→ **GIVEN DATA**:
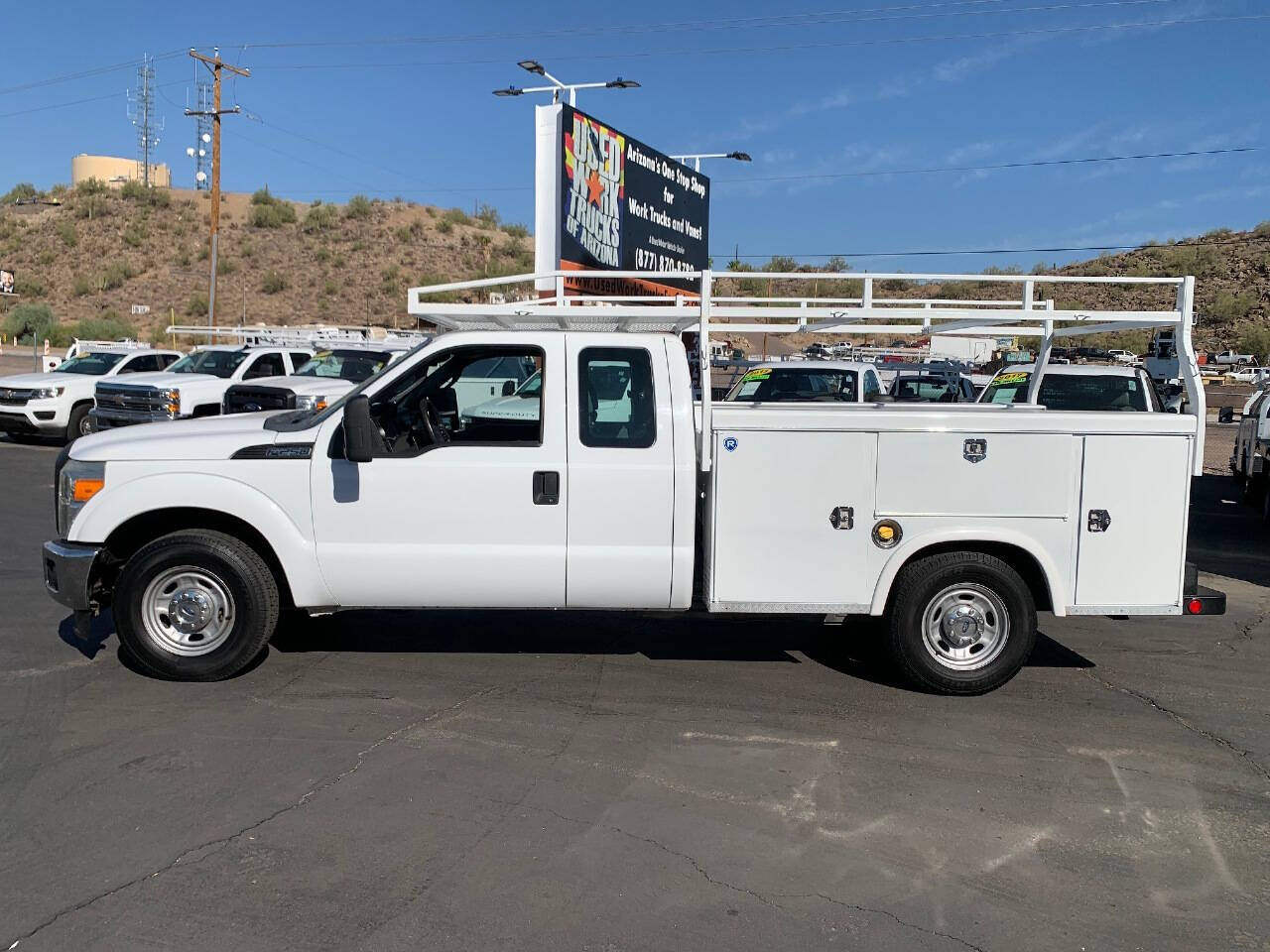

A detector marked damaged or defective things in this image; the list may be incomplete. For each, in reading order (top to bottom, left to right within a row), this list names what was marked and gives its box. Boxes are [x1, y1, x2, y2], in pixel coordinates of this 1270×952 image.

crack in asphalt [3, 669, 551, 952]
crack in asphalt [1081, 664, 1270, 786]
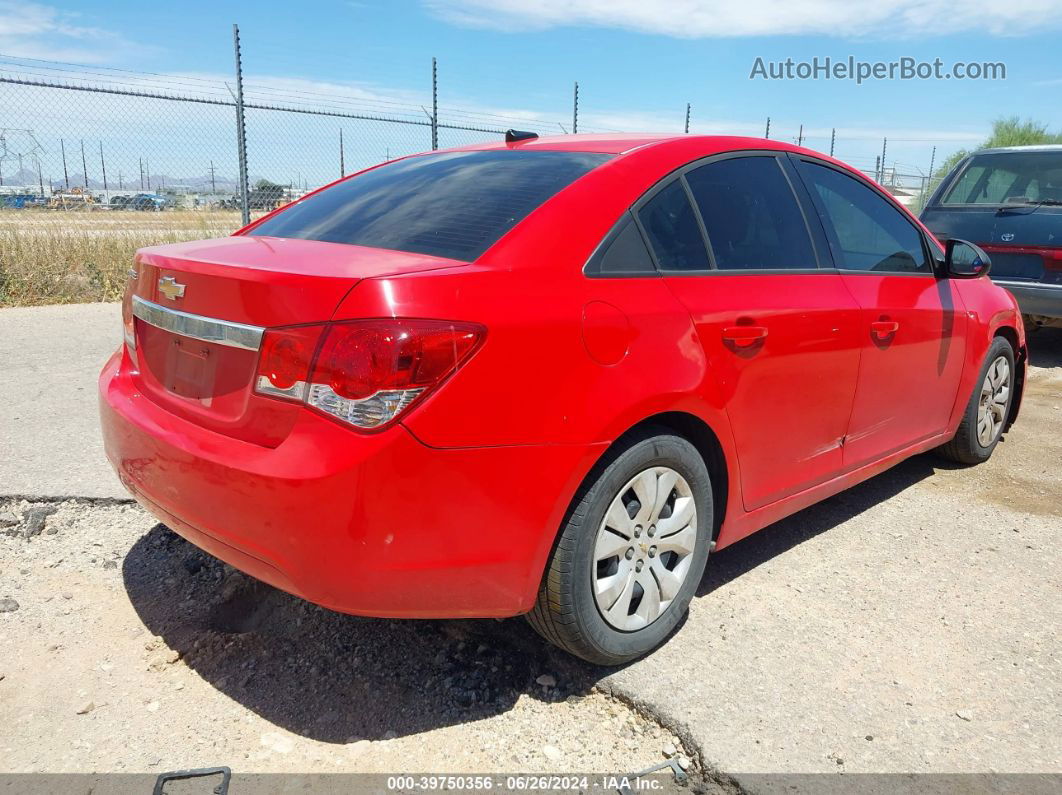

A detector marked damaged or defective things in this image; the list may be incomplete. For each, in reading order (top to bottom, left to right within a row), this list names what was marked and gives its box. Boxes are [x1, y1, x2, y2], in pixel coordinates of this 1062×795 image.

dent on rear bumper [103, 350, 611, 615]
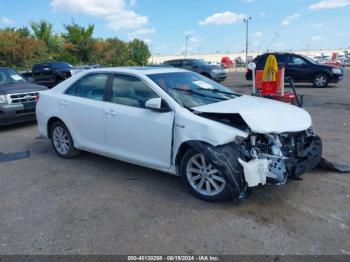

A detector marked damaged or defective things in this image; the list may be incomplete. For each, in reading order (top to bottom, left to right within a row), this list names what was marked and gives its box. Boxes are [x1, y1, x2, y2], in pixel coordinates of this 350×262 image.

crumpled hood [191, 95, 312, 134]
damaged front end [239, 128, 322, 186]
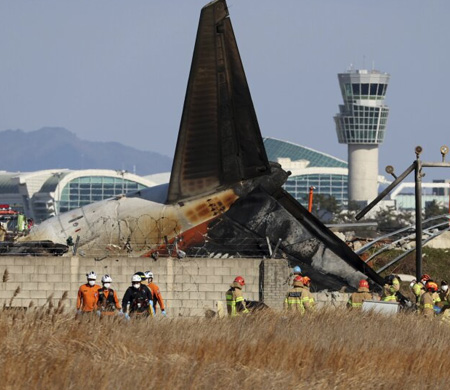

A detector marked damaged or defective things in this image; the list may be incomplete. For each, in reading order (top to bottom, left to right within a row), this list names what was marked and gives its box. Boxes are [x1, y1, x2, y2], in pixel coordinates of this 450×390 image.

burned airplane wreckage [16, 0, 384, 290]
burned wing section [166, 0, 268, 204]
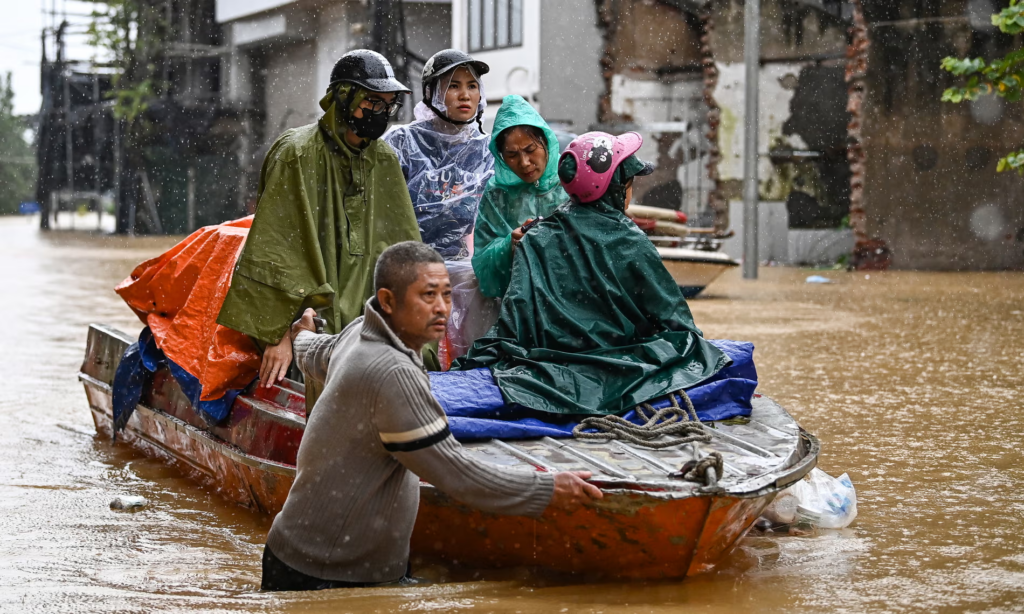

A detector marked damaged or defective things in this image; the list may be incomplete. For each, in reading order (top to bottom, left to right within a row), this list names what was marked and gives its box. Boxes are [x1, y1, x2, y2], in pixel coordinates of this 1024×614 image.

damaged wall [860, 0, 1020, 270]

→ **EXERCISE INSTRUCTIONS**:
Reproduce precisely the lines of the entries above, from the one containing "this 450×390 image." through the final one, both ends included, and omit the pictures.

→ **TASK OUTPUT**:
A detector marked damaged or defective things in this image; the list may be incomplete. For each, in reading order (top to bottom, left to right within a row), this list names what was marked and gives its box. Boxes are [x1, y1, x2, y2], in pixel coordinates of this 450×390 image.

burned airplane wreckage [16, 0, 384, 290]
burned wing section [166, 0, 268, 204]

A detector marked damaged or defective things in this image; the list may be incomplete. For each, in reading order (top to bottom, left to right within a row), this list names what was marked and gives its box. Boxes are [x1, y1, x2, y2], in pixel coordinates of this 1024×614 image.

damaged wall [860, 0, 1020, 270]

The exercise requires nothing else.